CVII NUIT.

« D’abord que j’aperçus le jeune marchand j’allai au-devant lui ; je le conjurai de descendre et lui demandai s’il ne voulait donc pas que je lui comptasse l’argent que j’avais à lui. « Cela ne presse pas, me répondit-il d’un air gai et content, je sais qu’il est en bonne main ; je viendrai le prendre quand j’aurai dépensé tout ce que j’ai, et qu’il ne me restera plus autre chose. » À ces mots, il donna un coup de fouet à son âne, et je l’eus bientôt perdu de vue. « Bon, dis-je en moi-même, il me dit de l’attendre à la fin de la semaine, et selon son discours je ne le verrai peut-être de longtemps. Je vais cependant faire valoir son argent, ce sera un revenant-bon pour moi. »

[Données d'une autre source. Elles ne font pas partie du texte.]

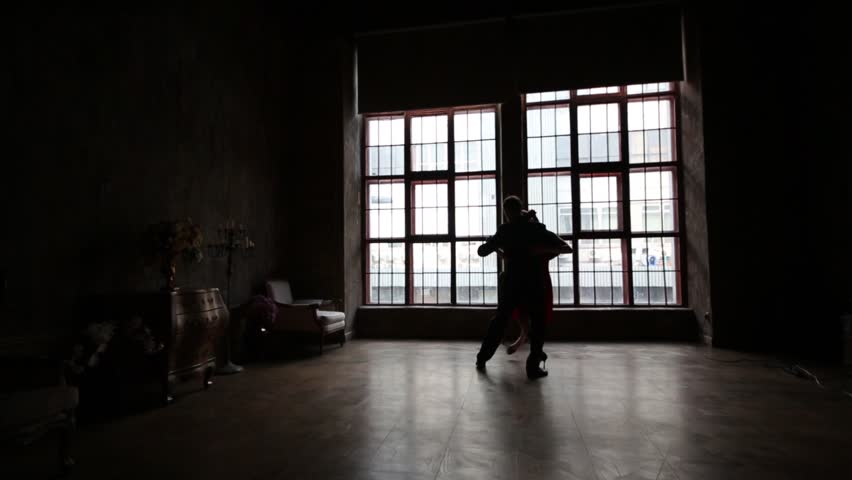 Silhouette of girl in red dress and man in black suit dancing tango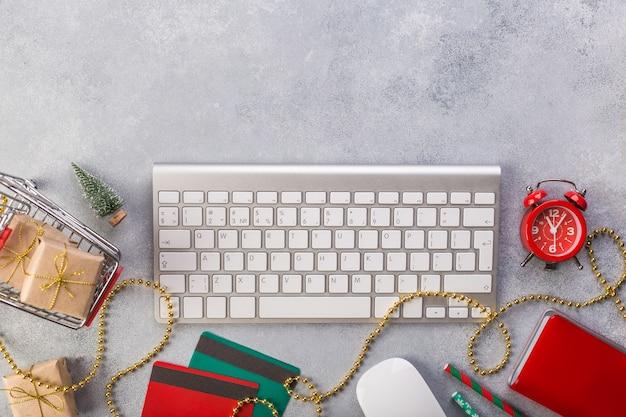 Relógio vermelho, caderno azul, teclado, presentes na cesta, cartões de crédito em cinza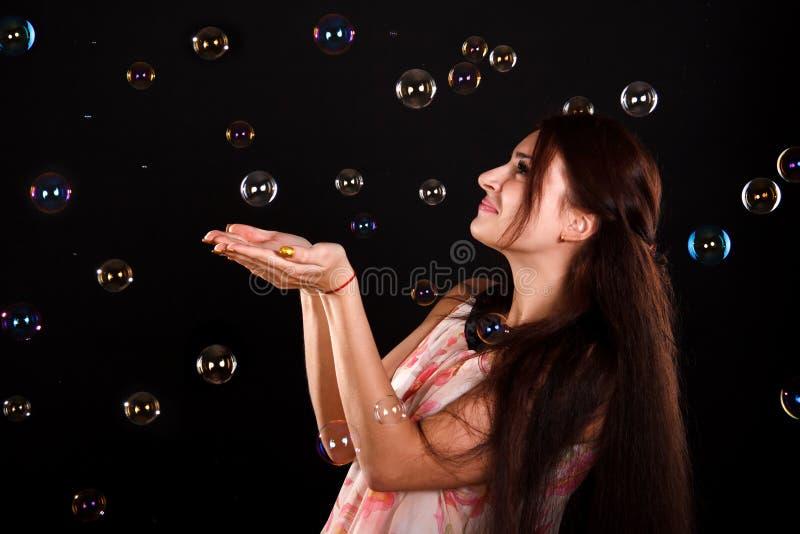 Όμορφο νέο παιχνίδι γυναικών με τις φυσαλίδες σαπουνιών στοκ φωτογραφία με δικαίωμα ελεύθερης χρήσης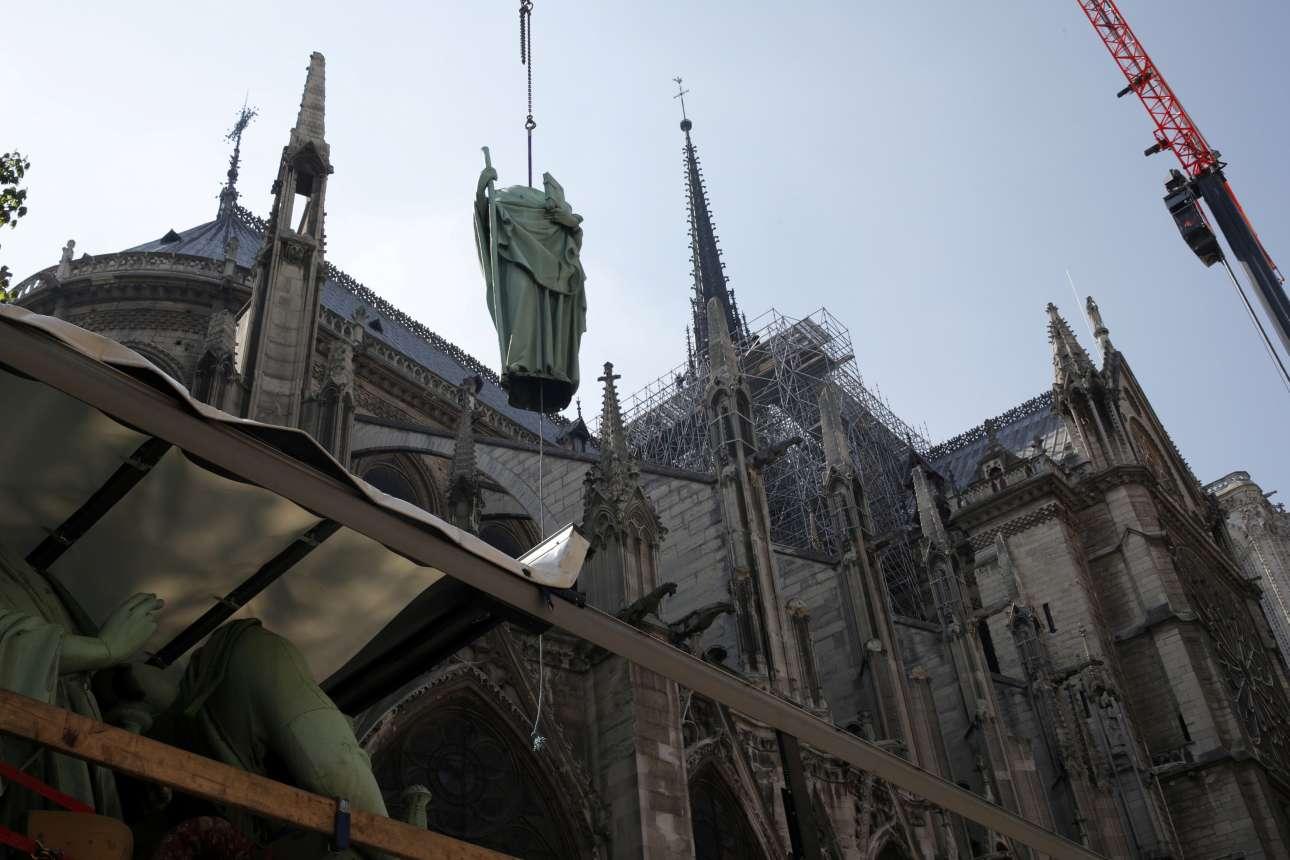 Ενα ακόμα άγαλμα κατεβαίνει από τη στέγη, τέσσερις ημέρες πριν την πυρκαγιά. Πίσω, δεξιά, φαίνεται το βέλος, που κατέρρευσε τη Δευτέρα
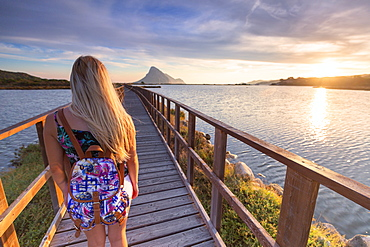 A girl looks at sunrise from a pedestrian walkway, Porto Taverna, Loiri Porto San Paolo, Olbia Tempio province, Sardinia, Italy, Mediterranean, Europe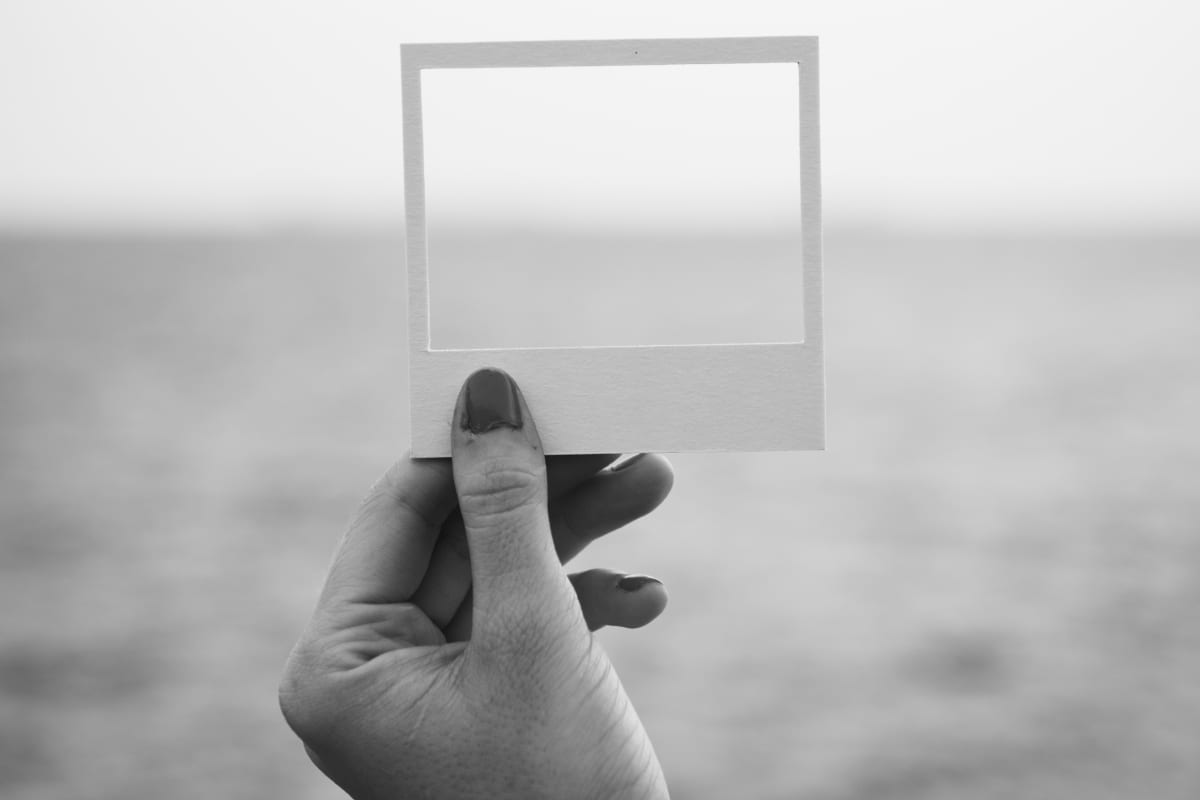 hand holding empty photo frame in landscape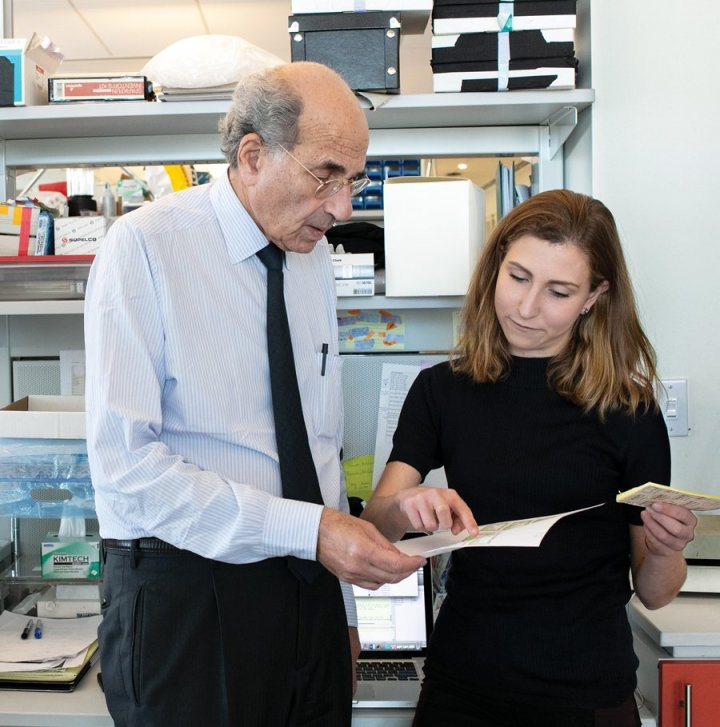 an elderly man and a young woman looking at a paper in a lab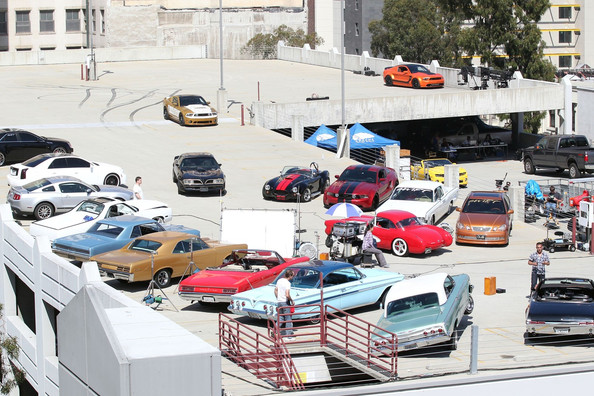 "Pop star Justin Bieber drives one of the many classic cars featured on the set of his new music video ""Boyfriend"" as they filmed in Los Angeles."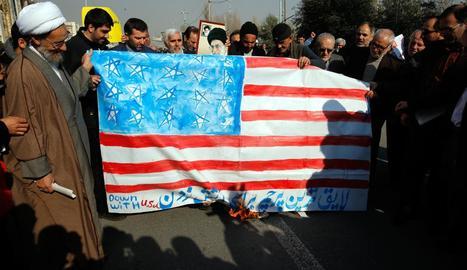 Un grup d'homes crema una bandera nord-americana durant una protesta a l'Iran.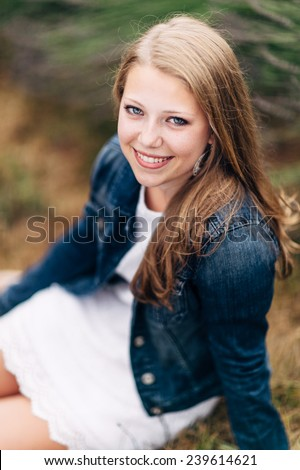 Attractive Young Blond Woman sitting on ground, smiling, jean jacket variation - stock photo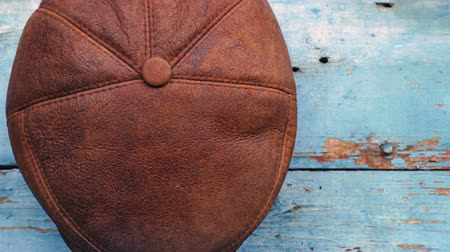 western wear : leather headgear - hat hanging on a wooden wall. Stock Footage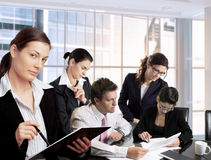 Businesspeople work in team. Young businesspeople work together in office. Daylight, indoor, office royalty free stock photo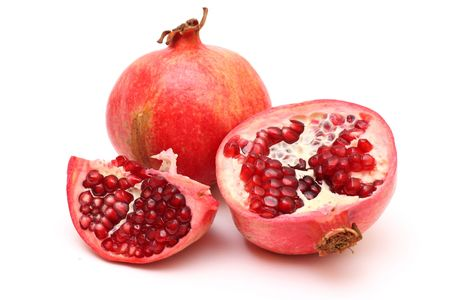 pomegranate juice: Fresh appetizing pomegranates on white background Stock Photo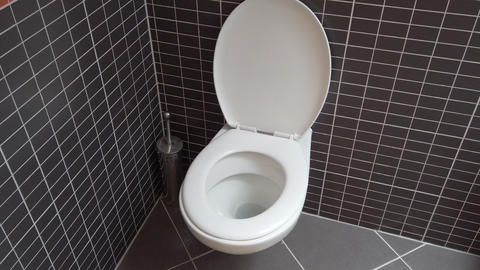 Toilet bowl, lavatory in modern bathroom with black and grey tiles, HD Footage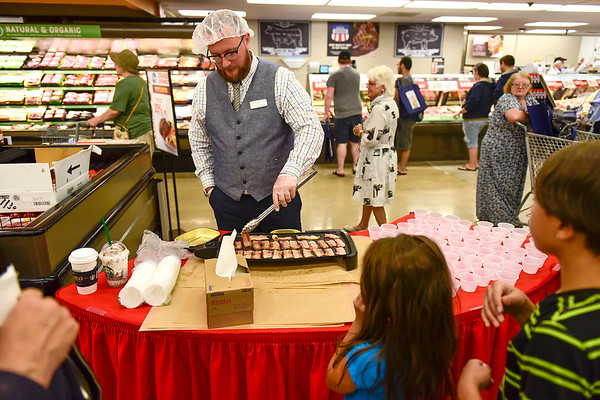 BEN MIKESELL | THE GOSHEN NEWS<br /> Jeremy Hardwick with Empire, a food vendor for Kroger, whips up free samples of bacon for customers inside the newly renovated Kroger store Wednesday morning.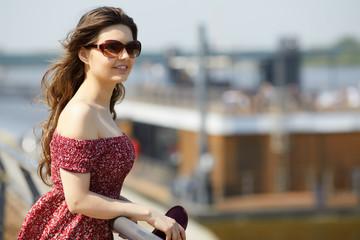 Bright lifestyle fashion portrait of sensual beautiful young woman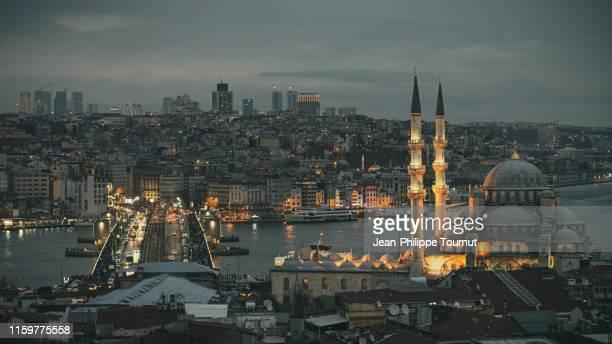 rüstem pasha ottoman mosque and galata bridge over the golden horn at dusk, istanbul, turkey - istanbul bildbanksfoton och bilder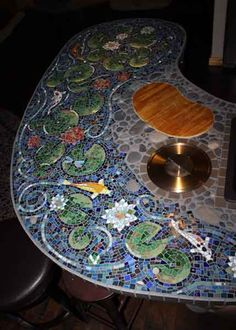 Mosaic kitchen counter!  withkoi fish and lotus flowers -cutting board, sink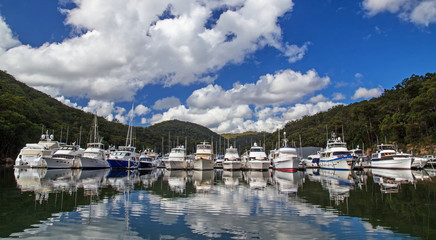 Luxury cruisers rest in their berths in Bobbin Head Marina on the Hawkesbury River. The marina is situated in the Kuring-gai Chase national park.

« Je ne me trompai pas dans ma conjecture : l’année se passa avant que j’entendisse parler du jeune homme. Au bout de l’an il parut aussi richement vêtu que la dernière fois, mais il me semblait avoir quelque chose dans l’esprit. Je le suppliai de me faire l’honneur d’entrer chez moi. « Je le veux bien pour cette fois, me répondit-il, mais à condition que vous ne ferez pas de dépense extraordinaire pour moi. – Je ne ferai que ce qu’il vous plaira, repris-je ; descendez donc, de grâce. » Il mit pied à terre et entra chez moi. Je donnai des ordres pour le régal que je voulais lui faire, et, en attendant qu’on servît, nous commençâmes à nous entretenir. Quand le repas fut prêt, nous nous assîmes à table. Dès le premier morceau je remarquai qu’il le prit de la main gauche, et je fus fort étonné de voir qu’il ne se servait nullement de la droite. Je ne savais ce que j’en devais penser. « Depuis que je connais ce marchand, disais-je en moi-même, il m’a toujours paru très-poli : serait-il possible qu’il en usât ainsi par mépris pour moi ? Par quelle raison ne se sert-il pas de sa main droite ? »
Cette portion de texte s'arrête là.